Soluk soluğa uyandım. Kalbimin gümbürtüsü sessiz gecenin içini doldurdu. Delice bir titreme tuttu sonra beni. "Sadece bir rüyaydı, sadece bir rüyaydı..." desemde ne ruhumu ne de kalbimi sakinleştiremedim uzun bir süre. Kalkıp bir bardak su içtim. Ellerim hala zangır zangır titriyordu. Pencereyi açıp derin derin soludum.
Yatağın içine oturup düşündüm, "bu neydi böyle şimdi?" Pek rüya görmem ben. Kabus hemen hemen hiç görmem. Peki bu ne şimdi? Biraz düşününce buldum. Game of Thrones'un bir sahnesinin bilinçaltıma yansımasıydı sadece. İki kadının tavşan derisi yüzdüğü bir sahne vardı. O tavşanların gerçek olup olmadığını düşünmüş ve eğer gerçeklerse o kadınların o sahnede nasıl oynadıklarına kafa yormuştum. Ben ellerini ete bile süremeyen biriydim çünkü. Belki bir dağ başında açlıktan ölmek üzere olsam ancak öyle birşey yapabilirdim. Yapabilir miydim çok da emin değilim aslında. Otlarla meyvelerle idare edebildiğim sürece yapmazdım galiba. Bilmiyorum yine de. Hiç öylesi bir açlıkla karşı karşıya kalmadım ki.
Beni asıl dehşete düşüren o tavşanın karnını kestikten sonra içimde hiç vicdan azabı duymamış olmamdı. İçimde bir yerde vahşi bir yaratık saklanıyor olabilir miydi? Pekala mümkün. Hangi insan kendisini tam olarak tanıyabilir ki? Hapishaneler asla bir insana zarar veremem diyen insanlarla dolu değil mi?

- - - -

• [Yapılacak işler]
[A] Kabus anlatısında anlatıcı, gördüğü rüyayı hangi dizinin bir sahnesine bağlıyor?
[B] Kabus anlatısını son cümlesinden sonra devam ettirin.
Bu malzeme başka bir kaynaktan alınmıştır.

Bir veri kümesinde listelenen öğeler:
- - - -

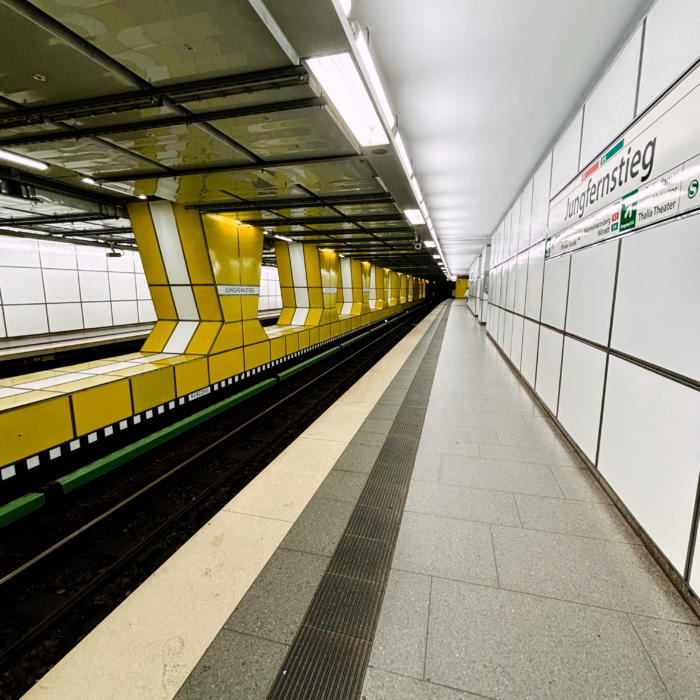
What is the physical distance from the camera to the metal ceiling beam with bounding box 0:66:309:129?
2340mm

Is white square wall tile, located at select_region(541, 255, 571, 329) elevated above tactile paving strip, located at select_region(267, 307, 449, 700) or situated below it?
above

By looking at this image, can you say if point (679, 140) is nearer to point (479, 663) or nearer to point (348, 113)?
point (348, 113)

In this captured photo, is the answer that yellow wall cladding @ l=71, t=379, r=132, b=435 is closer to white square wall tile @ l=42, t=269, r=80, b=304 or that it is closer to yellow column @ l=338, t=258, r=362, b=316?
white square wall tile @ l=42, t=269, r=80, b=304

- - - -

• [Alıştırma sonuçları]
[A] Game of Thrones'un bir sahnesine.

[B]
Bir başka dehşet ise ölen o zavallıcığın tekrar hayat bulup, bununla da kalmayıp kendi katili olan bana delice bir sevgi göstermesiydi. Bunca zalimlik edene bunca sevgi... O an şaşkınlıktan başka ne hissettiğimi pek anımsamıyorum. Belki rüya devam etseydi şaşkınlığım başka birşeye dönüşebilirdi. O ne olurdu acaba? Güç duygusu mu? Bilmiyorum.
Kabuslar belki de içimizin derininde bilmediğimiz şeyleri gösterdikleri için bu kadar korkunçlar. İçimizde uyuyan zalimleri, katilleri, ne yapacağını asla kestiremeyeceğimiz kadın ve adamları bize gösterdikleri için...
Ben öyle biri değilim dedim kafamı hızlı hızlı sallayarak. Ben kimseye, hiçbir varlığa zarar veremem. Yapsam bile hayatım boyunca bununla başa çıkamam.
Lacivert gecenin içine uzun uzun baktım sonra. Ben öyle biri değilim, ben öyle biri değilim...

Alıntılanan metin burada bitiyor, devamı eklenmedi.